Jackson came out last night, to watch and run the clock. Jackson was a captain on one of our 10's tournament teams last year. This year, he is undergoing one of series of surgical procedures to elongate his right leg as he grows older. He cannot play (able-bodied) hockey for another year at present, and he is going nuts. We think his doctor will let him play wheelchair, and it's like he has a new lease on life.
Good things are all around us in life, and in hockey life as well.

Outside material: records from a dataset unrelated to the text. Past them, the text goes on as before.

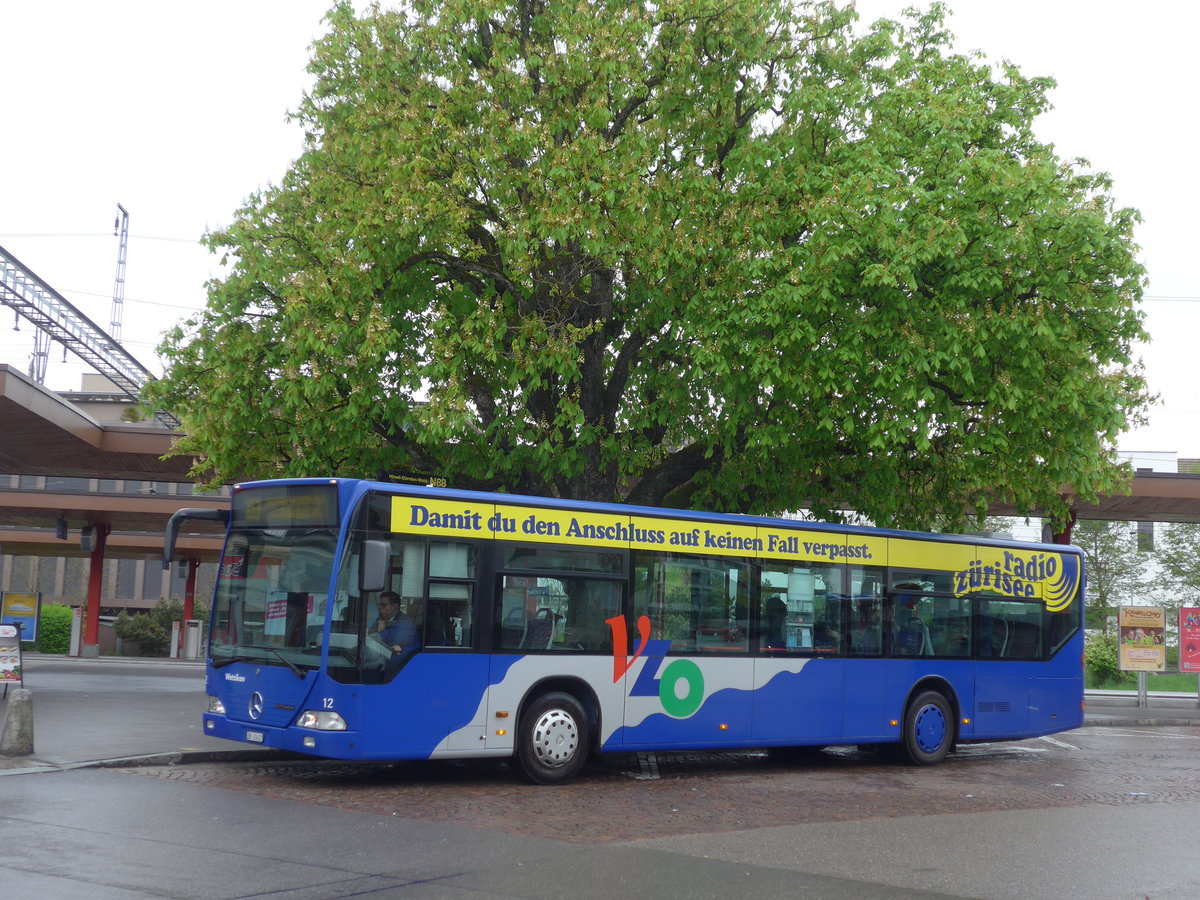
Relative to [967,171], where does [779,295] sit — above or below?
below

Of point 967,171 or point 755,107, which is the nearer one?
point 967,171

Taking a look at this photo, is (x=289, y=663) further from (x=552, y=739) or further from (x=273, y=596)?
(x=552, y=739)

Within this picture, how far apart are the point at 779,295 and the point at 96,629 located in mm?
37963

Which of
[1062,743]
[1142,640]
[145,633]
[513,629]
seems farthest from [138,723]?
[145,633]

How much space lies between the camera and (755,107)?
17.6m

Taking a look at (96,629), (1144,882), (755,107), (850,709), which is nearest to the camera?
(1144,882)

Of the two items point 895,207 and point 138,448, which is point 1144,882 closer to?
point 895,207

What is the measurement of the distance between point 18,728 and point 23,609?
26.2 meters

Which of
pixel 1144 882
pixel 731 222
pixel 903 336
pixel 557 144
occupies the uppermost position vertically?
pixel 557 144

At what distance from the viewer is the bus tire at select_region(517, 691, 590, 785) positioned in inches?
491

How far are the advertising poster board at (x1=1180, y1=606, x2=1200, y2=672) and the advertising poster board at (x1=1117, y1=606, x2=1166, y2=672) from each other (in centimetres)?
46

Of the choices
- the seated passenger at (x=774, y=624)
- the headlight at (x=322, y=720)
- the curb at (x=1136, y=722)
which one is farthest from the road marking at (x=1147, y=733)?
the headlight at (x=322, y=720)

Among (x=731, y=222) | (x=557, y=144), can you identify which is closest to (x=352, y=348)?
(x=557, y=144)

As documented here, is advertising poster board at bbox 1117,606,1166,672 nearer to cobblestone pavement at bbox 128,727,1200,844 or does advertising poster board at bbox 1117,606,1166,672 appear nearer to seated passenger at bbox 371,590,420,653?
cobblestone pavement at bbox 128,727,1200,844
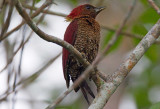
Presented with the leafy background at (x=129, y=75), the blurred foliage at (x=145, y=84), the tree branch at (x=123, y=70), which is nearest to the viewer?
the tree branch at (x=123, y=70)

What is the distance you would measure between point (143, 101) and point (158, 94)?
4.55 feet

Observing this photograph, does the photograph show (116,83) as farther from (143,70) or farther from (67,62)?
(143,70)

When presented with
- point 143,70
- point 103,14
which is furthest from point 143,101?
point 103,14

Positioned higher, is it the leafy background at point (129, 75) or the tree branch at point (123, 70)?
the tree branch at point (123, 70)

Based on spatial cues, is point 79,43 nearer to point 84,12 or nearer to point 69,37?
point 69,37

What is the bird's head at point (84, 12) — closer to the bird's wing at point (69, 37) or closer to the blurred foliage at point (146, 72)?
the bird's wing at point (69, 37)

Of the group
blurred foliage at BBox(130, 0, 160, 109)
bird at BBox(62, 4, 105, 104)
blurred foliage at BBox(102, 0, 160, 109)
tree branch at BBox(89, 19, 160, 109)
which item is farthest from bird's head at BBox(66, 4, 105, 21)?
tree branch at BBox(89, 19, 160, 109)

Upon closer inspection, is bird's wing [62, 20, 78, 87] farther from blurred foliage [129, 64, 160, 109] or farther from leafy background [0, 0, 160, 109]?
→ blurred foliage [129, 64, 160, 109]

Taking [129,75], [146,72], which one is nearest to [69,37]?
[129,75]

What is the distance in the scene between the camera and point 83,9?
4.89 metres

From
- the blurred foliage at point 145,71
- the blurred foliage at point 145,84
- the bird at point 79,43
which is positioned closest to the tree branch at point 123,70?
the bird at point 79,43

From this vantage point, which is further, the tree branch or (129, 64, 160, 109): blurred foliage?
(129, 64, 160, 109): blurred foliage

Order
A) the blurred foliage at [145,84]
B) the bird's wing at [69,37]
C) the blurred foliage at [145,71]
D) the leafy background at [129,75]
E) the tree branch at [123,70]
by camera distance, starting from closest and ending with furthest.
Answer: the tree branch at [123,70]
the bird's wing at [69,37]
the blurred foliage at [145,71]
the leafy background at [129,75]
the blurred foliage at [145,84]

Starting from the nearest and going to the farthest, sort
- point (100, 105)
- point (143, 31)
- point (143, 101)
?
point (100, 105) < point (143, 31) < point (143, 101)
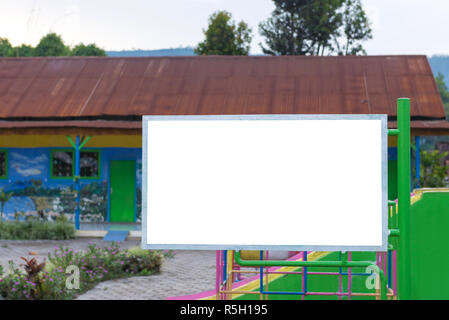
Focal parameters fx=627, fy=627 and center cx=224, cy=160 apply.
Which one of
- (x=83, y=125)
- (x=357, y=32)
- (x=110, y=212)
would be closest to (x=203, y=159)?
(x=83, y=125)

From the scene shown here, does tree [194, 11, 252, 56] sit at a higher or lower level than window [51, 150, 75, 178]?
higher

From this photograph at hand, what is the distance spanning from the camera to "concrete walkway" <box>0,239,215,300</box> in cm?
932

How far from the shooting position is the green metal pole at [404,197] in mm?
3605

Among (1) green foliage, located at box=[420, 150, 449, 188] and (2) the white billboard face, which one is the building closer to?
(1) green foliage, located at box=[420, 150, 449, 188]

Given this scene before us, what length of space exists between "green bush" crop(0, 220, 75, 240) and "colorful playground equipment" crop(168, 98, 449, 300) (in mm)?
9888

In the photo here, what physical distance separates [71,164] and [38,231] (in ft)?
11.4

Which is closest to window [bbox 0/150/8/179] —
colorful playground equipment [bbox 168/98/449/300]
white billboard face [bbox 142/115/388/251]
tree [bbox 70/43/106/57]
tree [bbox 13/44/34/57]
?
colorful playground equipment [bbox 168/98/449/300]

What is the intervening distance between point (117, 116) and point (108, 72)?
3.00 metres

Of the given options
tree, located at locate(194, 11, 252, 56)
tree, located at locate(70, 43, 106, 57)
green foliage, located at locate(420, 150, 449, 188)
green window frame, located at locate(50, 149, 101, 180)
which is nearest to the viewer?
green window frame, located at locate(50, 149, 101, 180)

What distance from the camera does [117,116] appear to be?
17.6 metres

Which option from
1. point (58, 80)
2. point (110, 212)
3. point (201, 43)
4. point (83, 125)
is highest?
point (201, 43)

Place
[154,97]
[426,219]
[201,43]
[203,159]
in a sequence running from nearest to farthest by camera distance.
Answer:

Maybe we'll all begin to look at the importance of things in new perspective without this year's Stanley Cup run...
<font color=purple>DannyG</font color=purple>
02-17-2005, 04:54 PM
Theyve still won 4 cup since the flyers won their last!
And out of all people to hate...Pilon??? common.....
02-17-2005, 07:35 PM
yeah well this is the flyers year... I can feel it babe!!!
02-17-2005, 11:11 PM
They have as good of a shot of winning it all as the islanders and penn roller hockey!
02-17-2005, 11:59 PM
Penn's goalie is a weak lefty.
02-18-2005, 11:18 AM
Wow thats rough!!!
If you dont hit me im not stopping it.
02-18-2005, 02:47 PM
Prolly still good enough to play for the isles tho. COme on K that was harsh enough to merit a nice smarta$$ reply.
Based on the recent events reported this am Thurs Mar 04/05 on TSN, your projection has some merit...a $3B+. offer from a sports consortium put together to buy out all 30 franchises....
Here's the first inkling that something else may have been "afoot" during the whole dance we have witnessed....Somebody is trying to make this a "single entity league"....
Maybe it's a threat to the NHLPA....brokered by the owners...a "single entity league", which once in existance would have different and much more powerfull legal recourse to deal with salary negotiations.....
The $3B could be paid for in "shares" allowing the owners to remain involved as share holders, but having a completely different business structure from which they could negotiate, or impose a more desirable solution to the conflict....
In any case it should prove interesting.
This is certainly an interesting and newsworthy week for hockey.
03-03-2005, 06:44 PM
Theres a big difference from the average worker taking a pay cut in his say 40,000 a year salary to support his or her family and just barely get by or taking a cut in your 40 million dollar salary because now you can't buy that brand new BMW and a new summer home. They all make me sick.